Michael Ruhlman wrote a book called Ratio, in which he devotes a chapter to the craft of batter making. The author is a writer turned chef turned chef-writer (Dear Mr. Ruhlman, you have my future career. Please return within 3-5 years time, or as long as it takes to complete a degree in nutritional sciences. Thanks, Arv.) In it, Ruhlman refers to something he calls the "crepe-cake continuum" -- the idea that the only thing distinguishing a crepe from a popover from a pancake from a fritter from a muffin from a cake is the proportion of flour to liquid in the batter (and of course the cooking method). It's really quite eloquent both in concept and in Ruhlman's prose-y explanation, quoted above.
Anywho, I reaped the nutritional rock-star benefits of kale all week, paired with some eggs and, finding some Michael Ruhlman inspiration, folded into a crepe with a diced onion (the mysteries of onion dicing revealed). Here's how:
For all three dishes, I washed and chopped up about two cups of kale leaves, put them in a bowl with a tablespoon or two of water, and microwaved them for about two minutes to soften the tough leaves while keeping the nutrients in tact.
For the crepe dish, I first made a crepe batter by combining 2 ounces flour, 2 eggs, 4 ounces chicken stock and some salt in a bowl (a BIG bowl) and beating it with a whisk until it goes from this:
to this:
Then I put it in the fridge while I prepared the other parts of the dish, because Ruhlman says letting the batter rest for 30 minutes or more will allow the flour to hydrate and absorb the liquid.
Next I made an onion relish from a classic Julia Child recipe by dicing an onion and putting it in a medium heat pan with a tablespoon of butter. The onions went from this:
to this:
At which point I added a tablespoon of cider vinegar (you can also use white wine, which you have to let reduce in the pan). After the cider vinegar, I added some vegetable stock, and it went from looking like this:
to this:
Finally, I pushed the onions to the side and added my zapped kale to the pan, letting it wilt just a touch before mixing it all into the onions and sauteing the lot of it. The pan will get dry, so you'll probably have to add more stock for moisture and salt for flavor.
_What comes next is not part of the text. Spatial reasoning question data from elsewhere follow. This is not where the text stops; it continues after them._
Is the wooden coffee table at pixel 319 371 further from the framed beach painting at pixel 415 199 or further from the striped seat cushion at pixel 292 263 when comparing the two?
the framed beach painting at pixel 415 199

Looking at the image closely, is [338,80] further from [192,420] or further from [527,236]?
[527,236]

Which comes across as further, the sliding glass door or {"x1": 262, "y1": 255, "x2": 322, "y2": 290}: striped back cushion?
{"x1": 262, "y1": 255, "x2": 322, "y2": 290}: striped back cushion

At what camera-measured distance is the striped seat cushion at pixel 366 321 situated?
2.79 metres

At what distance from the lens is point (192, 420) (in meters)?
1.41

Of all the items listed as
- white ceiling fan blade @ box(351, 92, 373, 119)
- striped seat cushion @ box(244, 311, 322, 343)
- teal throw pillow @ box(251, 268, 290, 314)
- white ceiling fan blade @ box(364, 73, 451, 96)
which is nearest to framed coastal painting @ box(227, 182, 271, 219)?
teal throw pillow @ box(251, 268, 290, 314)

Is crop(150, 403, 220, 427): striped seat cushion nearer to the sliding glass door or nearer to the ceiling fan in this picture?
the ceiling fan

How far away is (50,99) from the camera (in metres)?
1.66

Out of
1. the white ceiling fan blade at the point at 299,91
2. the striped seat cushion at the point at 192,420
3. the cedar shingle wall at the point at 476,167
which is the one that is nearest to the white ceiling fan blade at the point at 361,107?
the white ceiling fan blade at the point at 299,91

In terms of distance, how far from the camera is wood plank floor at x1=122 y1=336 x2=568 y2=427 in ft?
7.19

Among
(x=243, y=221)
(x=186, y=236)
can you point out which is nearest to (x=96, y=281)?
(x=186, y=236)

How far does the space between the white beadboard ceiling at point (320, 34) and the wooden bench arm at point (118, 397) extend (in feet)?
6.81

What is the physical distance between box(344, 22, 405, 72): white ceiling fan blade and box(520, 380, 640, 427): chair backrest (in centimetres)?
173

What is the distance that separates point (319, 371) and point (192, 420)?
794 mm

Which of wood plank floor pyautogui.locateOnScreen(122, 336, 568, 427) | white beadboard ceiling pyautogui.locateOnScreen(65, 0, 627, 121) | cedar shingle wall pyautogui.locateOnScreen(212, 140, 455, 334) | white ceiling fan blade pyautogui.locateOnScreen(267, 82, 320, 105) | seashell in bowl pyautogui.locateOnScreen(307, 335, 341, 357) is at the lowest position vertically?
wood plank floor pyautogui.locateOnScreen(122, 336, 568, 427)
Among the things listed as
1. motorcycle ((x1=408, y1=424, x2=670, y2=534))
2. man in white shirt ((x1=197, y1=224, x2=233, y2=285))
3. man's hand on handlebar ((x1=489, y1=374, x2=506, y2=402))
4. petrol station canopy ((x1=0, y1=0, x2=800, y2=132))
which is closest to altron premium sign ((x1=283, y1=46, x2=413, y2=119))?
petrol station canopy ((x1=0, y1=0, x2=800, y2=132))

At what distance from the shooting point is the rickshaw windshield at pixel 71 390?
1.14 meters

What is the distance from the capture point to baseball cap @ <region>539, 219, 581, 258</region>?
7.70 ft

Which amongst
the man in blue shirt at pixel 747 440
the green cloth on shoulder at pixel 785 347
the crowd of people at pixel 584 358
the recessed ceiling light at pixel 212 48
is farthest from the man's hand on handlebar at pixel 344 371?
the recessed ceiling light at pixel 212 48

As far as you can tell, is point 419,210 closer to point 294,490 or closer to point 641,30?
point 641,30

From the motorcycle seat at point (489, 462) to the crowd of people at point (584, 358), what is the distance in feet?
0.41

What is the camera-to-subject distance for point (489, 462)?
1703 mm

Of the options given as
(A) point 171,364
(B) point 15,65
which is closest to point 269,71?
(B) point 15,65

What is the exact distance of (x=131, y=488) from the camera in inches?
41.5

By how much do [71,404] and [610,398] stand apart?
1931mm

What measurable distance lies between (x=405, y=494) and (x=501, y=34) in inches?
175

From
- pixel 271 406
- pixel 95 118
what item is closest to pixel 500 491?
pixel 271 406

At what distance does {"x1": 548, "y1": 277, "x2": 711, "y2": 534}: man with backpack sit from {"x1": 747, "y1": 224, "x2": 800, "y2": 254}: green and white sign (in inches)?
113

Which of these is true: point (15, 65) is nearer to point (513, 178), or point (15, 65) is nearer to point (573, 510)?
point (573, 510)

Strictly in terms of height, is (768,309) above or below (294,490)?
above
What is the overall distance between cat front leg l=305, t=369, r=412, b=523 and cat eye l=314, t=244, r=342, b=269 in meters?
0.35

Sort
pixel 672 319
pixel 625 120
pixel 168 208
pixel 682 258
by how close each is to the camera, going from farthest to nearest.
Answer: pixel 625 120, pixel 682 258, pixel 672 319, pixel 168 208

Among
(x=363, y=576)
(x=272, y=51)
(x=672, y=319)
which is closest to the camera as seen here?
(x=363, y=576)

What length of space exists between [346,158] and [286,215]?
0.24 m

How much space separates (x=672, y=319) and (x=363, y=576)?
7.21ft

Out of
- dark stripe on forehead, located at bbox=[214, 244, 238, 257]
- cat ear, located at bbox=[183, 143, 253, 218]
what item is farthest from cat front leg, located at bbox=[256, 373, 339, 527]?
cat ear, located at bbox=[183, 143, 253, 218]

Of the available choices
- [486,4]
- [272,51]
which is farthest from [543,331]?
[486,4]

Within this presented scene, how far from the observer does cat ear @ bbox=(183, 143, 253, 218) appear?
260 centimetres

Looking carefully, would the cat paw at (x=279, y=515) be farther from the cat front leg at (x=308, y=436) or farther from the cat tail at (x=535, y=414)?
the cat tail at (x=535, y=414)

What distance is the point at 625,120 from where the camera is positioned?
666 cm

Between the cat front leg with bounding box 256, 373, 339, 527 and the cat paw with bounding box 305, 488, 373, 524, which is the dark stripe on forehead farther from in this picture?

I also had some leftover roast garlic which was an *awesome* touch to throw in at the last minute (and great for your heart, by the way!).
When it all tasted good, I set it aside and made my crepe by bringing a cast iron pan up to medium, dragging an oil-smeared paper towel across its surface, and pouring a DVD-sized disc of batter into the center of the pan, which I dispersed across the surface of the pan using the back of a ladle. I let it cook untouched for about 40 secs on one side, and then turned and cooked for a few seconds more on the other.
I sprinkled a couple grates of a smoky cheese (don't ask me to remember what kind...something Dutch) onto the hot crepe, which added a great flavor, and then spooned the kale mixture into it. Wrapped it all up and enjoyed every last bite of caramelized onion-y goodness.
The crepe was admittedly a little too thick, as you might observe in the pic, but not terrible for a first-timer. |
For the kale & egg recipes, bring a nonstick pan to medium heat, add some olive oil, and toss in the leaves. After they begin to wilt, add salt, pepper, vegetable stock, about 1 teaspoon of yellow mustard (yup, the kind from a jar) juice from 1/2 an orange, a dash of white wine vinegar, and a teaspoon of two of your favorite hot sauce (taste and decide whether more is needed).
In a separate bowl (a BIG one) I beat four egg whites with similar ingredients: milk, salt, mustard, OJ, and hot sauce. I mean, I beat the **** out of the eggs until they were nice and frothy and my shoulder was dislocated. For the omelet, I used less milk, no more than 3 tablespoons, and added it to the pan once the kale was really nice and cooked down. Taste your kale to know when to add the egg. It should taste cooked through -- the rawness/toughness should be gone.
Pour the egg into the pan and let it set, cooking untouched for about four minutes. You might need to add a bit more fat (a touch of butter or oil) at this point to prevent sticking. Once the omelet is completely set (you should be able to lift an edge up cleanly with a spatula) fold it over onto itself and let the middle finish cooking. It should start to brown on the underside. Then flip and let the opposite half brown, too.
If you want to make a scramble, add more milk, about a half cup, to your egg mixture along with all the other ingredients. Pour into the pan and mix it all up this time instead of letting it set. Add a hint of butter and cook until the eggs have a crumbly, almost feta-like consistency.
Tangy, sweet and spicy -- all my favorite flavors in a suspended in egg. What's not to love?